Entries supplied>
◇ ◇ ◇ ◇

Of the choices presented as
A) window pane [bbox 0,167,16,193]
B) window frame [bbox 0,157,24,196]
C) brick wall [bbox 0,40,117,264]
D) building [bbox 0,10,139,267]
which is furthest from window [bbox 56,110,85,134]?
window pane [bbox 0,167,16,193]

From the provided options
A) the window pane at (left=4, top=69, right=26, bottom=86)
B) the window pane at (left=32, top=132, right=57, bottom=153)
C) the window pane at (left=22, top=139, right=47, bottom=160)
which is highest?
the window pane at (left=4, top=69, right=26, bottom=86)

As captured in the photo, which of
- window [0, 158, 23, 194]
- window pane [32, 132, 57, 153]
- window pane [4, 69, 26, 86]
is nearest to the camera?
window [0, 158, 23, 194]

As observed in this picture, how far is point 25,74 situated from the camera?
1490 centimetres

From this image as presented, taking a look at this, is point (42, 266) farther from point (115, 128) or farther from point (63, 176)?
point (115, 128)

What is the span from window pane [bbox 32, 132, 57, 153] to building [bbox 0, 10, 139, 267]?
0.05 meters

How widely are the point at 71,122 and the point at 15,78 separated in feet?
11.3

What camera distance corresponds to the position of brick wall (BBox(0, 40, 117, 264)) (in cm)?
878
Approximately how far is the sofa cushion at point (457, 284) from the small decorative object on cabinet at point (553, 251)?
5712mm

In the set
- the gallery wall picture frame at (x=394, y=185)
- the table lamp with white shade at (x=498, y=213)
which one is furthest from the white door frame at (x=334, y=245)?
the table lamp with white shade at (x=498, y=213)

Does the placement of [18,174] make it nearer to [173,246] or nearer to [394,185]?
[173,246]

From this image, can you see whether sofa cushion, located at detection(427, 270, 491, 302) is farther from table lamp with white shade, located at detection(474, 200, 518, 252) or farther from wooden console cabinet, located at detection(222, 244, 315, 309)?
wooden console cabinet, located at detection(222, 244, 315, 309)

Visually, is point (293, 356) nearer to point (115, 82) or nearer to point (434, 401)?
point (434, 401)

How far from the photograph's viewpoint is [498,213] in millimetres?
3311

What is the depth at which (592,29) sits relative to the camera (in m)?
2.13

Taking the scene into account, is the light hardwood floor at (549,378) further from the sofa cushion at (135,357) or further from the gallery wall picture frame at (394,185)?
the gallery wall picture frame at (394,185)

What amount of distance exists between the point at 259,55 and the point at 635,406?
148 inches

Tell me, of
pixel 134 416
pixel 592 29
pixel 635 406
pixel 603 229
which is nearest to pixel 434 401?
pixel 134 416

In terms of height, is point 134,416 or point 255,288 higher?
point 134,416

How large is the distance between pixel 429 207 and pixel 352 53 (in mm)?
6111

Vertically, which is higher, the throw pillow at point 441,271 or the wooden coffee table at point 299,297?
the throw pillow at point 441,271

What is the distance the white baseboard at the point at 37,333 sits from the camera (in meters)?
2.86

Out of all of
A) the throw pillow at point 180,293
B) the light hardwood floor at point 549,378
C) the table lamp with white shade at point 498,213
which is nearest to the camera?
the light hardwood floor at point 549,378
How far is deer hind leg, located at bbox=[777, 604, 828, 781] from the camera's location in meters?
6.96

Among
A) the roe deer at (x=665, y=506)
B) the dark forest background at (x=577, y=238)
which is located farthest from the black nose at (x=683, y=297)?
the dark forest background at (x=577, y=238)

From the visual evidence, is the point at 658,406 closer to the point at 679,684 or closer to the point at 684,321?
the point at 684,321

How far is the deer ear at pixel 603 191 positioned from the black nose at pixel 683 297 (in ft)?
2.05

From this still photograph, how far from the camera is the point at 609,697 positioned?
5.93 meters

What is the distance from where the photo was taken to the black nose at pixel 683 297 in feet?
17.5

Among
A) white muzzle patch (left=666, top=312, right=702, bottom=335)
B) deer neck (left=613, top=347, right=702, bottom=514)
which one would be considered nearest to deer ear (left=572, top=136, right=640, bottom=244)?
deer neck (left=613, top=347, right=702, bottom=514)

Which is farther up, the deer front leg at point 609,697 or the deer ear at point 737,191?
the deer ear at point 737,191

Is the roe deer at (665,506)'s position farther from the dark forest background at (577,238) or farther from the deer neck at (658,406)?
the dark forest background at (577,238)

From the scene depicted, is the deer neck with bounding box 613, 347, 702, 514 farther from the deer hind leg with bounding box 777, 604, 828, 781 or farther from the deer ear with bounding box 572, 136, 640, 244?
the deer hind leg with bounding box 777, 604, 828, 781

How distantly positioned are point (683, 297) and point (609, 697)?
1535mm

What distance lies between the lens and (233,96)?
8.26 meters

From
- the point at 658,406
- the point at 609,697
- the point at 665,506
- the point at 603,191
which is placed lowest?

◇ ◇ ◇ ◇

What the exercise asks> Please rewrite the listing above, switching every "sofa cushion" to "couch cushion" and leaving everything else unchanged.

Reply>
Of the choices presented as
A) window pane [bbox 0,167,16,193]
B) window frame [bbox 0,157,24,196]
C) brick wall [bbox 0,40,117,264]
D) building [bbox 0,10,139,267]
which is furthest from window [bbox 56,110,85,134]?
window pane [bbox 0,167,16,193]

From the provided options
A) the window pane at (left=4, top=69, right=26, bottom=86)
B) the window pane at (left=32, top=132, right=57, bottom=153)
C) the window pane at (left=22, top=139, right=47, bottom=160)
which is highest?
the window pane at (left=4, top=69, right=26, bottom=86)

As captured in the photo, which of
- window [0, 158, 23, 194]
- window pane [32, 132, 57, 153]
- window pane [4, 69, 26, 86]
is nearest to the camera?
window [0, 158, 23, 194]

As observed in this picture, how far is point 25,74 situated from the camera?
1490 centimetres

From this image as presented, taking a look at this, is point (42, 266) farther from point (115, 128) or farther from point (63, 176)?
point (115, 128)

What is the span from window pane [bbox 32, 132, 57, 153] to building [bbox 0, 10, 139, 267]?
0.05 meters

How widely are the point at 71,122 and the point at 15,78 separated in feet?
11.3

What camera distance corresponds to the position of brick wall (BBox(0, 40, 117, 264)) (in cm)?
878
Approximately how far is the couch cushion at point (457, 284) from the small decorative object on cabinet at point (553, 251)?
5712mm

In the set
- the gallery wall picture frame at (x=394, y=185)
- the table lamp with white shade at (x=498, y=213)
which one is furthest from the white door frame at (x=334, y=245)?
the table lamp with white shade at (x=498, y=213)

Does the placement of [18,174] make it nearer to [173,246] or nearer to [394,185]?
[173,246]

From this image, can you see whether couch cushion, located at detection(427, 270, 491, 302) is farther from table lamp with white shade, located at detection(474, 200, 518, 252) or farther from wooden console cabinet, located at detection(222, 244, 315, 309)?
wooden console cabinet, located at detection(222, 244, 315, 309)

Visually, is point (293, 356) nearer to point (115, 82) or nearer to point (434, 401)?
point (434, 401)

How far from the photograph's viewpoint is [498,213] in millimetres?
3311

What is the depth at which (592,29) sits relative to the camera (in m)?
2.13

Taking the scene into account, is the light hardwood floor at (549,378) further from the couch cushion at (135,357) or further from the gallery wall picture frame at (394,185)?
the gallery wall picture frame at (394,185)

What amount of distance exists between the point at 259,55 and the point at 635,406?
148 inches

Tell me, of
pixel 134 416
pixel 592 29
pixel 635 406
pixel 603 229
which is nearest to pixel 434 401?
pixel 134 416

In terms of height, is point 134,416 or point 255,288 higher?
point 134,416

How large is the distance between pixel 429 207 and pixel 352 53 (in mm)?
6111

Vertically, which is higher, the throw pillow at point 441,271 or the wooden coffee table at point 299,297?
the throw pillow at point 441,271

What is the distance the white baseboard at the point at 37,333 sits from the camera (in meters)?
2.86

Out of all of
A) the throw pillow at point 180,293
B) the light hardwood floor at point 549,378
C) the table lamp with white shade at point 498,213
which is nearest to the camera?
the light hardwood floor at point 549,378
How far is deer hind leg, located at bbox=[777, 604, 828, 781] from the camera's location in meters?
6.96

Among
A) the roe deer at (x=665, y=506)
B) the dark forest background at (x=577, y=238)
which is located farthest from the black nose at (x=683, y=297)?
the dark forest background at (x=577, y=238)

From the visual evidence, is the point at 658,406 closer to the point at 679,684 or closer to the point at 684,321?
the point at 684,321

How far is the deer ear at pixel 603 191 positioned from the black nose at pixel 683 297 (in ft)?
2.05

From this still photograph, how far from the camera is the point at 609,697 positioned?
5.93 meters

What is the distance from where the photo was taken to the black nose at pixel 683 297 in feet?
17.5

Among
A) white muzzle patch (left=666, top=312, right=702, bottom=335)
B) deer neck (left=613, top=347, right=702, bottom=514)
which one would be considered nearest to deer ear (left=572, top=136, right=640, bottom=244)?
deer neck (left=613, top=347, right=702, bottom=514)

Which is farther up, the deer front leg at point 609,697 or the deer ear at point 737,191?
the deer ear at point 737,191

Is the roe deer at (665,506)'s position farther from the dark forest background at (577,238) or farther from the deer neck at (658,406)?
the dark forest background at (577,238)

From the scene depicted, is the deer neck with bounding box 613, 347, 702, 514 farther from the deer hind leg with bounding box 777, 604, 828, 781 or farther from the deer ear with bounding box 572, 136, 640, 244?
the deer hind leg with bounding box 777, 604, 828, 781

How distantly positioned are point (683, 297) and point (609, 697)?
1535mm

What distance lies between the lens and (233,96)?
8.26 meters

From
- the point at 658,406
- the point at 609,697
- the point at 665,506
- the point at 603,191
which is placed lowest?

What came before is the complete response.